*YOUR INSTRUCTIONS*.
Pick up at the line with "phylum: Chordata". Write it out exactly, along with each later line through the end of the data, and nothing more.

*SOURCE DATA*.
* * * * *
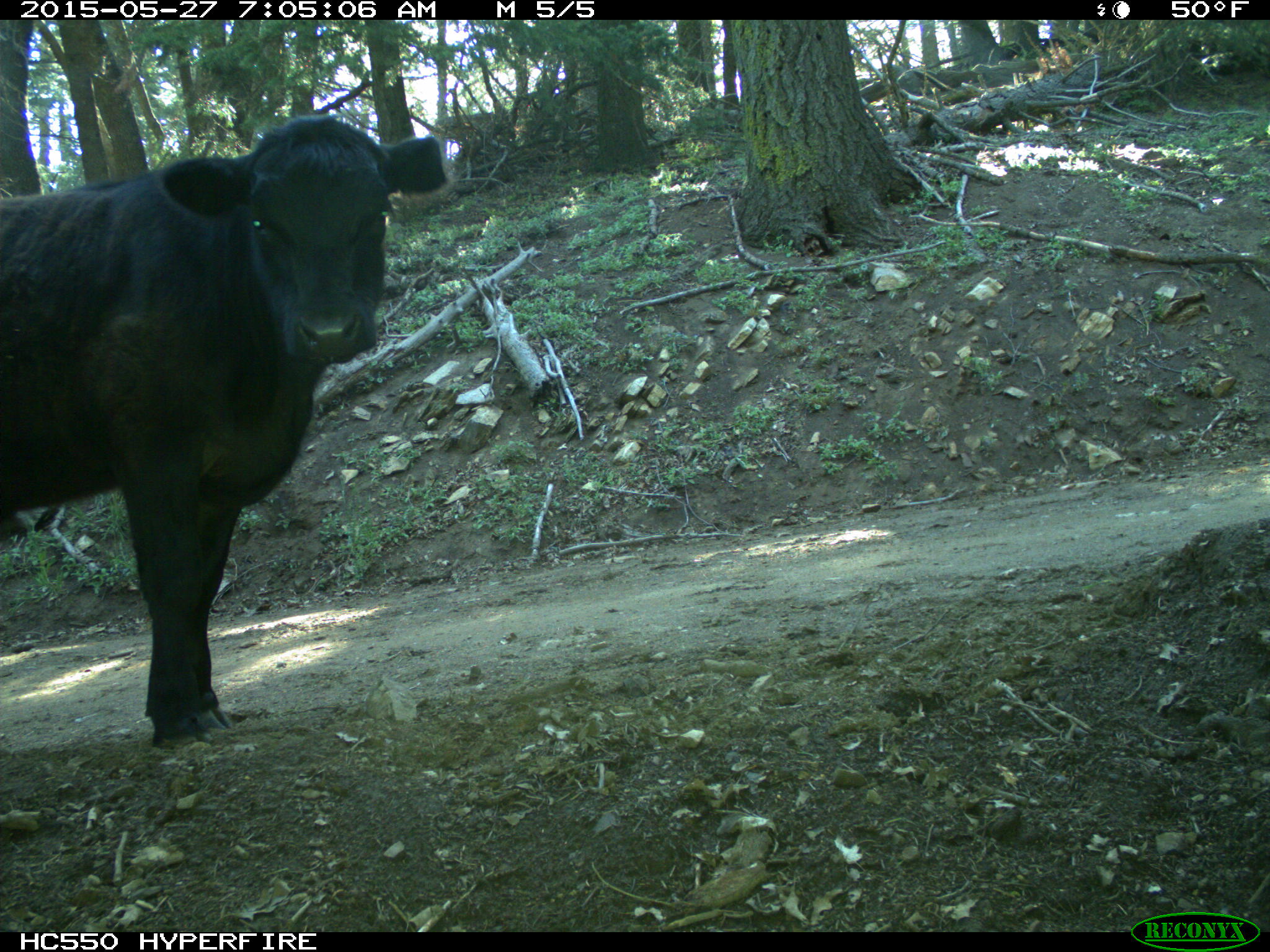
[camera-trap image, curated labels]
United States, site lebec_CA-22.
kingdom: Animalia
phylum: Chordata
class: Mammalia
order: Artiodactyla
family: Bovidae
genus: Bos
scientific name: Bos taurus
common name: domestic cow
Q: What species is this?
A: Bos taurus (domestic cow).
* * * * *
*RESPONSE TO THIS TASK*.
phylum: Chordata
class: Mammalia
order: Artiodactyla
family: Bovidae
genus: Bos
scientific name: Bos taurus
common name: domestic cow
Q: What species is this?
A: Bos taurus (domestic cow).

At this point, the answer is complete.